Data Platform intermittent error 'The system failed to connect to the User Console service. ' 'The remote server returned an error: (401) Unauthorized.'
For me, this has occurred on multiple deployments of Data Platform across customers.
Whether running a Normalization or a Catalog update, sometimes the process will fail, with the Activity Monitor and the BDNA.log showing 'The system failed to connect to the User Console service. Please check the environment and retry.'
On the User Console UX.log the error will be 'The remote server returned an error: (401) Unauthorized.'
This issue appears to be linked to Java caching DNS lookups. On service startup the User Console will do a look up for the Active Directory server, and that IP address will be the one it will use for any authentication queries until the service is restarted.

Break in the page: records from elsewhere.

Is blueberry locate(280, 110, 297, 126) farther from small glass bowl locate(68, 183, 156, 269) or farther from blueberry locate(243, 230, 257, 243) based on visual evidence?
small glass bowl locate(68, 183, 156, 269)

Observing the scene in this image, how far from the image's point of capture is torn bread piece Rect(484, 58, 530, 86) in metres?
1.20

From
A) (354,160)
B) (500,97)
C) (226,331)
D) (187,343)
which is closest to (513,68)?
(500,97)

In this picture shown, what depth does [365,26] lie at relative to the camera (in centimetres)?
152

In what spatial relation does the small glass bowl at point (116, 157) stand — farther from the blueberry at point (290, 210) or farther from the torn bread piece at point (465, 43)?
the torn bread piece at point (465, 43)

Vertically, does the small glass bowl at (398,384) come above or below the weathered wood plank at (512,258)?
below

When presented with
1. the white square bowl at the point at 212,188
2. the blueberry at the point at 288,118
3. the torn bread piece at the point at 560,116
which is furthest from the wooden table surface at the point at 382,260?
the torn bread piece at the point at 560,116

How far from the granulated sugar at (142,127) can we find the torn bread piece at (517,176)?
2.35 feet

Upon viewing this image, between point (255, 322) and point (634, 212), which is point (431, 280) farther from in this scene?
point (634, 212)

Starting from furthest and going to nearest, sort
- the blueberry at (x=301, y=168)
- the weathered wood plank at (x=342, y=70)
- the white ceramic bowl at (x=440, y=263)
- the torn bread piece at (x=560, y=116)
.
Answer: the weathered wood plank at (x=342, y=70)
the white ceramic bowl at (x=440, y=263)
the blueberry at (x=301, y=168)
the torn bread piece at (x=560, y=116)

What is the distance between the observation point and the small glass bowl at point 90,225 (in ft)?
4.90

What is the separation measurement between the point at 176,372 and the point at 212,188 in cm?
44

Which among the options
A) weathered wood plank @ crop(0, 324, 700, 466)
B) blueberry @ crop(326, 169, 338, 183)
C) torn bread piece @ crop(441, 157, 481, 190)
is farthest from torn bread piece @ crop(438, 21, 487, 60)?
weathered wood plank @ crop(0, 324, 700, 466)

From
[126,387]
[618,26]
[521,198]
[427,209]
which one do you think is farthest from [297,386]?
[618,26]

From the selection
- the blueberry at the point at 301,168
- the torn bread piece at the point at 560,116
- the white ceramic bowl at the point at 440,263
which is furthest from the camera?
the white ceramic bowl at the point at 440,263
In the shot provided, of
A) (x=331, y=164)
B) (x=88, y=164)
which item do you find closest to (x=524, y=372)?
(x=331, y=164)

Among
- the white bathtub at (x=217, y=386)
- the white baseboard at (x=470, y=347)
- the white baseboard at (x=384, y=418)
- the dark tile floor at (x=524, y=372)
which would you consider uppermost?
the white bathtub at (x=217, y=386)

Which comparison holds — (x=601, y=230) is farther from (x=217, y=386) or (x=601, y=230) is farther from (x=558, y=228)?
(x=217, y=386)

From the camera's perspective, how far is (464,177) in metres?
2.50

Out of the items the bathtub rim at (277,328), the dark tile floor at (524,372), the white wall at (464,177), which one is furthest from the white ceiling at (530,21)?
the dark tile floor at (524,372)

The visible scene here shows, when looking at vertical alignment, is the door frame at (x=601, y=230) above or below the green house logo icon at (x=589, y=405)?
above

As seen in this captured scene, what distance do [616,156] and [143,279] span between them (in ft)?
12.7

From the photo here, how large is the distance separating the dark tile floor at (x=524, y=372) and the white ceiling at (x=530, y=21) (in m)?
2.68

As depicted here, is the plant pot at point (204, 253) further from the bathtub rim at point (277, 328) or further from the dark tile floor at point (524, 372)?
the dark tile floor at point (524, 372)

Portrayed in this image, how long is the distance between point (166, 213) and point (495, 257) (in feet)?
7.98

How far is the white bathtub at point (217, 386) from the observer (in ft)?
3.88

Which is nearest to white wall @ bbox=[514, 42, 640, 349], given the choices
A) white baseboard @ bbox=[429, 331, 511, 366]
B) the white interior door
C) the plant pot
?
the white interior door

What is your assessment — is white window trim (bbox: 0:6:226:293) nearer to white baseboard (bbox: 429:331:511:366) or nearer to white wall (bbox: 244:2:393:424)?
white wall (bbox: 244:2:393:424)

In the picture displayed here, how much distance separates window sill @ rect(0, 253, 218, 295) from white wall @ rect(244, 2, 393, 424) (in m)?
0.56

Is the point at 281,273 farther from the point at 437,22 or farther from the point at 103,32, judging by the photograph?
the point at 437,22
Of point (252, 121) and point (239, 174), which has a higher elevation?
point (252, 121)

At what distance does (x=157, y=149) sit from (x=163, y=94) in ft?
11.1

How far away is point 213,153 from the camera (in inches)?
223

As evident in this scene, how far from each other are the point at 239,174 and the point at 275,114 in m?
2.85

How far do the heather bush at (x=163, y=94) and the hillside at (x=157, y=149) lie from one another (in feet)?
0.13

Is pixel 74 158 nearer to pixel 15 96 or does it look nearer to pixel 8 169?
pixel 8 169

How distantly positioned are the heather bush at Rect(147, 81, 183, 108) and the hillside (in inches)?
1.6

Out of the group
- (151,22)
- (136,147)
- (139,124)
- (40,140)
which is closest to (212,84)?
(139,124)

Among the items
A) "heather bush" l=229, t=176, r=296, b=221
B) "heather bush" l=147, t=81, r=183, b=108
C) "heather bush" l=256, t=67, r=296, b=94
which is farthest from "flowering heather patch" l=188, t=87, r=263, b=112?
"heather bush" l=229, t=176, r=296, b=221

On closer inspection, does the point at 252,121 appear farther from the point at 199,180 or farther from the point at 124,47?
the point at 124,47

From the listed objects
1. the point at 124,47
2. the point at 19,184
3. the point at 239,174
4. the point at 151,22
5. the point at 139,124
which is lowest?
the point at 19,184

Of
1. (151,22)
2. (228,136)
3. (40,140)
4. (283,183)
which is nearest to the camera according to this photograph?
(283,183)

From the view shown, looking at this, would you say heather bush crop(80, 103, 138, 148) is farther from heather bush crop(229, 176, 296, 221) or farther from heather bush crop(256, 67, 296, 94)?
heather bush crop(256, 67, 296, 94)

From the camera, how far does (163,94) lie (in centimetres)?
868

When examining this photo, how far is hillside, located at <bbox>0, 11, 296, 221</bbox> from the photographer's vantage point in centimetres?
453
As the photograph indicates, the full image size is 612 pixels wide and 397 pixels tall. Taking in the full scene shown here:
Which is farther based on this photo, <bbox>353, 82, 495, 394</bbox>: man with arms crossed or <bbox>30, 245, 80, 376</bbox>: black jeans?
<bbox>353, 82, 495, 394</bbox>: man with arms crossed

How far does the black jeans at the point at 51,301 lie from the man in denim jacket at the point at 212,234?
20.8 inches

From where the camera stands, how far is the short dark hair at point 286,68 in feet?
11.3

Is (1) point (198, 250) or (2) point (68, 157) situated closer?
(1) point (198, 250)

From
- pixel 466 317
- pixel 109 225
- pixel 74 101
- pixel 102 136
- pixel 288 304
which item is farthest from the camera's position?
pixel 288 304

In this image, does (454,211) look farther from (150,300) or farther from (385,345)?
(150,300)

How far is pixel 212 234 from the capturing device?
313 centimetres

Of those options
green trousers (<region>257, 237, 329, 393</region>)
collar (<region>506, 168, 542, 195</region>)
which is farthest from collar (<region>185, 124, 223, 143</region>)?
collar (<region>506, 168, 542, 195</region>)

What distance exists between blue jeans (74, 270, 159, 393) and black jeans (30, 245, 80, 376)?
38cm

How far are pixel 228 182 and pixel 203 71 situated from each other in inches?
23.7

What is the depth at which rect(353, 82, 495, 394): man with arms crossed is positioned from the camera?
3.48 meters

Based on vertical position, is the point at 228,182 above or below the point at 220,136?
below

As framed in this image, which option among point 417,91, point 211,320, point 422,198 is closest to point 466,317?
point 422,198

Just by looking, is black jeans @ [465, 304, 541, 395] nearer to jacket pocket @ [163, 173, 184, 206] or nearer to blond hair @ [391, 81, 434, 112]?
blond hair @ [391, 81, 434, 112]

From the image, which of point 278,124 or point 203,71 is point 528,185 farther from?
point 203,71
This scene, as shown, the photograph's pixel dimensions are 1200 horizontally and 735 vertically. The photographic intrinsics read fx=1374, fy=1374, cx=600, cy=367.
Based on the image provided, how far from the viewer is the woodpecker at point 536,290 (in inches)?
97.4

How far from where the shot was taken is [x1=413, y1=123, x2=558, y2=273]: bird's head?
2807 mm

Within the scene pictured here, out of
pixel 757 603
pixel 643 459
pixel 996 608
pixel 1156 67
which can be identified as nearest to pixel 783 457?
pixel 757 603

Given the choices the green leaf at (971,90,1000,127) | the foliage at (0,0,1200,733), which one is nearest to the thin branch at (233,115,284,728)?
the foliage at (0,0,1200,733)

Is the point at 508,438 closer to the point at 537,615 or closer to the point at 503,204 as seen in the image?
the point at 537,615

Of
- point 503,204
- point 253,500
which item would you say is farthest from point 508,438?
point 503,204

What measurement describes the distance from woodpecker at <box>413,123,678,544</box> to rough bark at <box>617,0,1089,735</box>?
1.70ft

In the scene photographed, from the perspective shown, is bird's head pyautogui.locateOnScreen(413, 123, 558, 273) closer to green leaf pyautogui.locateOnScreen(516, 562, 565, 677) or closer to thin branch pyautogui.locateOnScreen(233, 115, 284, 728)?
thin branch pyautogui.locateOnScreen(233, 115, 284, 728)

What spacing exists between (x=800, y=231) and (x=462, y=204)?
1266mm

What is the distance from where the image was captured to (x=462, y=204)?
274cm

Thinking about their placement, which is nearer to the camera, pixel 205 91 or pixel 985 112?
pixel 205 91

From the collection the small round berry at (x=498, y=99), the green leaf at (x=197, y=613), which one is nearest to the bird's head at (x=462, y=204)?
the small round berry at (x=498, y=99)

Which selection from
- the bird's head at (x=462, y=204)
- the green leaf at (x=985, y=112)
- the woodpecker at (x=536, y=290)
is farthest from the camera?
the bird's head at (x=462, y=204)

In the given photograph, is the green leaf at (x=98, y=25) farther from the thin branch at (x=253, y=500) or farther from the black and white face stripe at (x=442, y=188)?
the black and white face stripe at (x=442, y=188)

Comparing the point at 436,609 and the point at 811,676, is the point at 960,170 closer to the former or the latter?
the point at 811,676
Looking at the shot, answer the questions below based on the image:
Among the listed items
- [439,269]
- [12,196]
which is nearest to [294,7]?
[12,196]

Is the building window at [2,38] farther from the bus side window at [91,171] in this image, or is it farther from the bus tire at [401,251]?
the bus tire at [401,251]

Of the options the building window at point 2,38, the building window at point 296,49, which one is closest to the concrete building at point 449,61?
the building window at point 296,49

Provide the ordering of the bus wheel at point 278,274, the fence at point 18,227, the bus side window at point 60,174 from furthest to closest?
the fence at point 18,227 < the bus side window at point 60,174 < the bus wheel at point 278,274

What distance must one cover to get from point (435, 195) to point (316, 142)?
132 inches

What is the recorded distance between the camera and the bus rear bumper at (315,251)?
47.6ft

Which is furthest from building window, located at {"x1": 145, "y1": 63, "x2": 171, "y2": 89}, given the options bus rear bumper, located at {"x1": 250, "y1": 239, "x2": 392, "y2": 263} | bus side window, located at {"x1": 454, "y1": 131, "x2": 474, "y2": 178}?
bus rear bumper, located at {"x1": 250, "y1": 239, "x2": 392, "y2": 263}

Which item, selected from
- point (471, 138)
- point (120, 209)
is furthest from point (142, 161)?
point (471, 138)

The obvious problem here is that Active Directory domain controllers go up and down; AD is supposed to be fault tolerant and allow for this, and applications need to cater for this inevitable scenario. If the User Console service cannot access that cached IP address then it will fail the process. Addtionally, any user access to the User Console will also fail.
A solution here is to set the time to live for the DNS entries the User Console uses to something short. On the User Console, edit the file <install drive>\Program Files\BDNA\User Console\Tools\Java\lib\security\java.security
to something low. I've set it to 15 seconds.
So every 15 seconds it expires whatever is in the DNS cache.